Tally the lines in the records below that contain the word "frozen", and reply with only that number.

Data listing:
[Start]
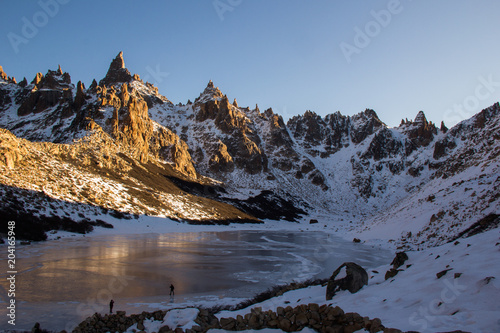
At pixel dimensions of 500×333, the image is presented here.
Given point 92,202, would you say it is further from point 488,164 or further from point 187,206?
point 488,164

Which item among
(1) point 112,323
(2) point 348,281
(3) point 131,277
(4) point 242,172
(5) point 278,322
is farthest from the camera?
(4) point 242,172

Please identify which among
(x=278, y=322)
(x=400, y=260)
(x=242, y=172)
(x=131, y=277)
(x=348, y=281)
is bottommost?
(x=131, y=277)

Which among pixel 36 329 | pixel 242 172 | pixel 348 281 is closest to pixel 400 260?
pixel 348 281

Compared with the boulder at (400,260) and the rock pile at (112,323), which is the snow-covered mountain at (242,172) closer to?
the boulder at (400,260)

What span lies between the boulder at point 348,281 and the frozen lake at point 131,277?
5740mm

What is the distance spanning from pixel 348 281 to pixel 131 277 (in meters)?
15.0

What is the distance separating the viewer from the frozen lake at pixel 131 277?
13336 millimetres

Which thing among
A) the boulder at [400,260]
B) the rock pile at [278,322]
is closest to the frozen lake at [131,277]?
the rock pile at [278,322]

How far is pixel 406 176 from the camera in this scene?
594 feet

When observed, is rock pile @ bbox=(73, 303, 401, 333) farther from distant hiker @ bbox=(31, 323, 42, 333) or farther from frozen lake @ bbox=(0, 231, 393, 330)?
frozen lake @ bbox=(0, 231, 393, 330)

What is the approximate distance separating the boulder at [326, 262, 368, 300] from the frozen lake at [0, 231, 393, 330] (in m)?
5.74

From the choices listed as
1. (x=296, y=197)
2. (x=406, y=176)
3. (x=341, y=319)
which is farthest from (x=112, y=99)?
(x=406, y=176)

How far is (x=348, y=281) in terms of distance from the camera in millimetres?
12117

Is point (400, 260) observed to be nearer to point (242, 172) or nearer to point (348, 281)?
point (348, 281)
[End]
[Start]
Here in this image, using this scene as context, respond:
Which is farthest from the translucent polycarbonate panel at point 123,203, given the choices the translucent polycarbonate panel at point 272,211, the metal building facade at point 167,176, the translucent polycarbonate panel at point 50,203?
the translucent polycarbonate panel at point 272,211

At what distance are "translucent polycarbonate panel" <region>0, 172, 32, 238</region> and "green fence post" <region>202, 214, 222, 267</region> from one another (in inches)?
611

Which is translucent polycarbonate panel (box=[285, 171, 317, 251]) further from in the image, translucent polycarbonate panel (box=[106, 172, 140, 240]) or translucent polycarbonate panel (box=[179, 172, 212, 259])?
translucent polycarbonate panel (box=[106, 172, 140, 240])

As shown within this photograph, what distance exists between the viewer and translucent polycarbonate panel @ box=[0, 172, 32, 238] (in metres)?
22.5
[End]
[Start]
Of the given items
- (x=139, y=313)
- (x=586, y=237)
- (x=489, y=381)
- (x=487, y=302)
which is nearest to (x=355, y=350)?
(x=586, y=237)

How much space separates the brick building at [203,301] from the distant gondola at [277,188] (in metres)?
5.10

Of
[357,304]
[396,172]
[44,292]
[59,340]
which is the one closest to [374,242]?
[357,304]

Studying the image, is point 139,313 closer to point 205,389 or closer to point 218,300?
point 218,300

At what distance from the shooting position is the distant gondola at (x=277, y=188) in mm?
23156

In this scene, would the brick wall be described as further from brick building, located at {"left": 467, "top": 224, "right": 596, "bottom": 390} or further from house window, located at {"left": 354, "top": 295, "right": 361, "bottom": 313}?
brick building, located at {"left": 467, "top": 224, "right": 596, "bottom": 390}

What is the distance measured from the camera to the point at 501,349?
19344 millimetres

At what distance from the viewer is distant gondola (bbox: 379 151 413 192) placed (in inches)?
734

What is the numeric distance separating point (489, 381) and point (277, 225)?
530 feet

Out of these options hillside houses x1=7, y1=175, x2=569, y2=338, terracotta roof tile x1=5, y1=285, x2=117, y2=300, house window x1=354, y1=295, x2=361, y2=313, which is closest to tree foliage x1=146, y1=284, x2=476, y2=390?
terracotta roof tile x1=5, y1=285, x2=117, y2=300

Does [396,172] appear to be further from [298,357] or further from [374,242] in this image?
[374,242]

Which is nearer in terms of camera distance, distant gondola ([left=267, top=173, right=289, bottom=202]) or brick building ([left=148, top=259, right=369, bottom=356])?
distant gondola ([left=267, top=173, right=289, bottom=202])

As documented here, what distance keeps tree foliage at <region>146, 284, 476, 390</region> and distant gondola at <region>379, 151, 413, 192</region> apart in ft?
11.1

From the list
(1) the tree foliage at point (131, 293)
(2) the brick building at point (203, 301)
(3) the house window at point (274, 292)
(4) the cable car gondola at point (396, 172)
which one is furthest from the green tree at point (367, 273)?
[End]
Result of this exercise: 6